- [Action item]: Although the records contain pictures, only their text should be set down, exactly as written.

- [Data extract]:

-- -- --

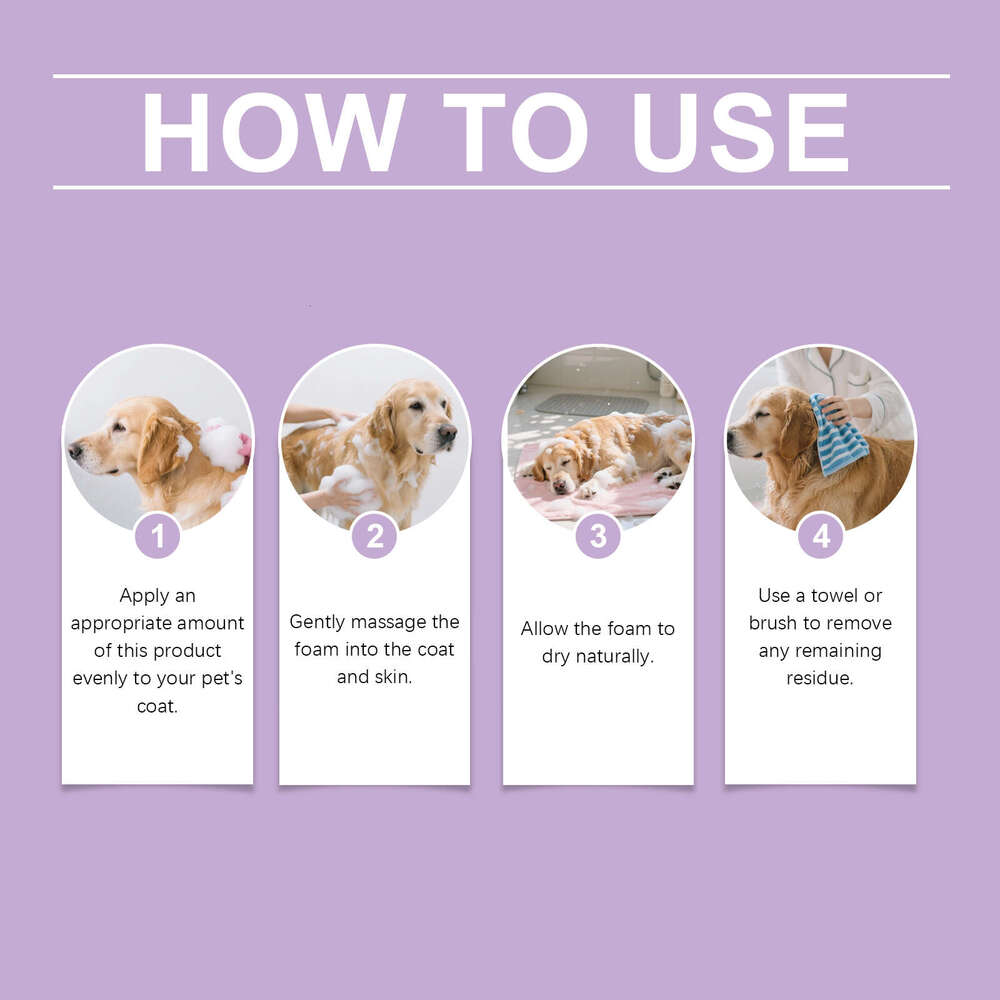 HOW TO USE

1

Apply an appropriate amount of this product evenly to your pet's coat.

2

Gently massage the foam into the coat and skin.

3

Allow the foam to dry naturally.

4

Use a towel or brush to remove any remaining residue.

-- -- --

- [Output]:
 HOW TO USE

1

Apply an appropriate amount of this product evenly to your pet's coat.

2

Gently massage the foam into the coat and skin.

3

Allow the foam to dry naturally.

4

Use a towel or brush to remove any remaining residue.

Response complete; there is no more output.